Spice aims to provide a complete open source solution for interaction with virtualized desktops
- Name: Alexander Larsson
- Email: firstname.lastname@example.org
- Targeted release: Fedora 14
- Last updated: 2010-09-16
- Percentage of completion: 100%
- All spice 0.6 packages are done
- qemu-0.13.0-0.6.rc1.fc14 has spice support
The Spice project deals with all of the infrastructure involved in connecting to and operating desktop environments remotely. It's main focus is on virtualized devices within qemu virtual machines, but it also provides a pure X frame buffer solution known as XSpice.
The Simple Protocol for Independent Computing Environments (SPICE) is used for client-server communication. Spice adds a QXL display device to QEMU and provides drivers for this device for both X and Windows. It also provides a Spice server and VDAgent to handle connections and transmit the information via the SPICE protocol to clients. The Spice project provides a Linux, Windows, and HTML5 client. There are experimental Mac OS X and Android clients as well.
Features supported in the protocol are:
- Accelerated 2D graphics
- "Hardware" cursor support
- Audio playing
- Audio recording
- Image compression, both lossless and lossy (for WAN support)
- Video detection with MJpeg streaming
- Client side mouse pointer support
- Drivers for: X, Windows (xp, vista, win7)
Red Hat acquired Spice together with kvm when it aqcuired Qumranet, and has invested significant effort into opening it up, cleaning up dependencies, etc.
Benefit to Fedora
In the long term, Spice will let Fedora provide a better user experience in desktop virtualization. In the short term, Fedora gains an interesting new open-source technology that many people want to try out.
- Spice support needs to be added to the Fedora qemu package
- Need to package celt 0.5.1 as celt051 package (for the specific bitstream format spice uses) [bug #612979] [packages]
- Need to package spice-protocol [bug #612943] [packages]
- Need to package spice, giving spice-server and spice-client packages [bug #613067] [packages]
- Need to update xorg-x11-drv-qxl package for latest spice version
Other (non-mandatory) spice-related bits useful to have in Fedora:
- Spice guest agent for linux [bug #613654]
- mingw32 versions of the spice packages for cross-compiling windows apps + drivers on Fedora.
A common use for spice is to run windows client, and spice ships with several windows parts:
- A video driver.
- An agent for doing operations inside the guest.
- virtio serial driver for talking to the agent.
It might be interesting to package these in fedora somehow so that its easy to deploy them.

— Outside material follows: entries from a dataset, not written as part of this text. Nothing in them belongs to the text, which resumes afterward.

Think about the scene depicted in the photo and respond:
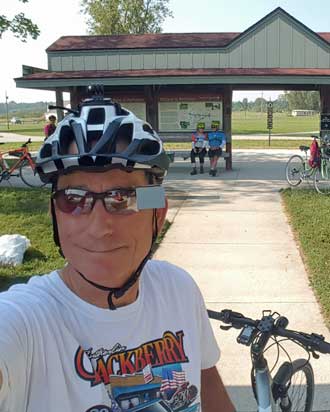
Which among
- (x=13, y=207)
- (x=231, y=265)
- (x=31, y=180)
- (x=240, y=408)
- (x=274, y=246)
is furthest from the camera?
(x=31, y=180)

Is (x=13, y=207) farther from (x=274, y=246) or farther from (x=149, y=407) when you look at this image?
(x=149, y=407)

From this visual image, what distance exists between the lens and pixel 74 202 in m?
1.33

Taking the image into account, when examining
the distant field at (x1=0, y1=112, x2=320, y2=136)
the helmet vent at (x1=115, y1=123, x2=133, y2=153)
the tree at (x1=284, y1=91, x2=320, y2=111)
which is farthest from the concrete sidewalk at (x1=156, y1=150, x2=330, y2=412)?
the tree at (x1=284, y1=91, x2=320, y2=111)

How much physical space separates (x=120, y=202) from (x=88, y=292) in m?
0.25

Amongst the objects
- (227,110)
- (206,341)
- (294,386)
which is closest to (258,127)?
(227,110)

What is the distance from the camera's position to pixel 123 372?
1.29m

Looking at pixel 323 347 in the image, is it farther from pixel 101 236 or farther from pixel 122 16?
pixel 122 16

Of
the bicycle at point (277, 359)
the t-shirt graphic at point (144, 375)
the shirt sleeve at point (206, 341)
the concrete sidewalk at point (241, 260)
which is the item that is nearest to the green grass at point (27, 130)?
the concrete sidewalk at point (241, 260)

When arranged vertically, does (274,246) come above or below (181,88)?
below

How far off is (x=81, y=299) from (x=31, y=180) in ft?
42.2

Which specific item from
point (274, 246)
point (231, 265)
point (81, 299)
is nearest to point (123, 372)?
point (81, 299)

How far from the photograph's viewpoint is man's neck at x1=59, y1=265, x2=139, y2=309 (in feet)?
4.42

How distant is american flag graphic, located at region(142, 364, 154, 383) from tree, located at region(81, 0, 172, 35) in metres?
47.4

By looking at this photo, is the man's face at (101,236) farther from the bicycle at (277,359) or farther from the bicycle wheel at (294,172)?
the bicycle wheel at (294,172)
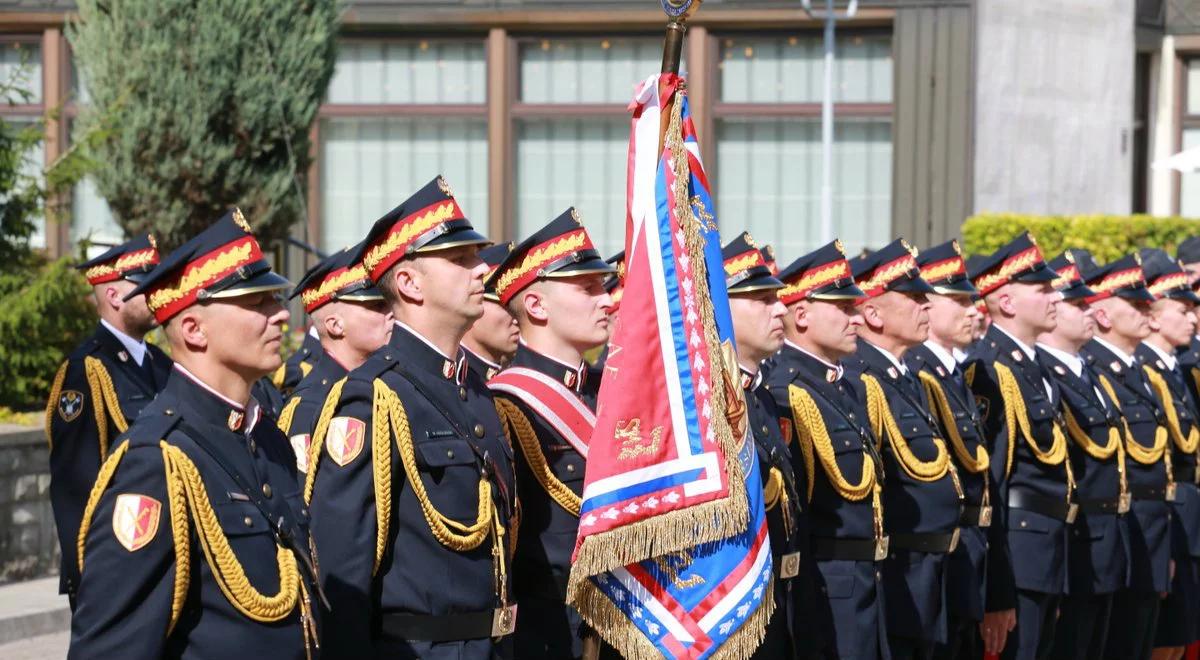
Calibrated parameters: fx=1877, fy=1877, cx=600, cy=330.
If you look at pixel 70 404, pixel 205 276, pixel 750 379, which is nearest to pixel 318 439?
pixel 205 276

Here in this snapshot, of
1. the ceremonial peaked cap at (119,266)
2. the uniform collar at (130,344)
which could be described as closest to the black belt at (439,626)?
the uniform collar at (130,344)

Note that the fedora package guidelines don't allow shipping pre-compiled blobs. Which implies we must build the windows binaries in mock/koji. Which implies we must be able to cross-build all bits using the mingw compiler.
How To Test
The server part of Spice requires a x86-64 machine, and ideally should have hardware virtualization support (kvm) although this is not strictly required.
The client currently works on x86-64 and x86, but we're working on porting it to more architectures.
To test spice, install a qemu with spice support and spice-server on the server machine, then start qemu with options something like this:
qemu <disk-image> -usbdevice tablet -soundhw ac97 -vga qxl -spice port=5930,disable-ticketing -enable-kvm
or with passwords:
qemu <disk-image> -usbdevice tablet -soundhw ac97 -vga qxl -spice port=5930,password=<secret> -enable-kvm
On the client, install the spice-client package and start it like:
spicec -h localhost -p 1234 -w <secret>
This should let you access the machine. You should now install the qxl driver and optionally the agent (only available for windows) in the guest. If you do not do this you're running in vga mode which is quite slow and inefficient.
The initial version of spice is not integrated with the virtualization management in Fedora (libvirt). We're working on this, but its not expected to happen in F14.
Drop the qemu patch, stay with current qemu frontends
Note that most of the official documentation is generally badly out of date.
- Fedora 14 introduces the Spice framework for desktop virtualization.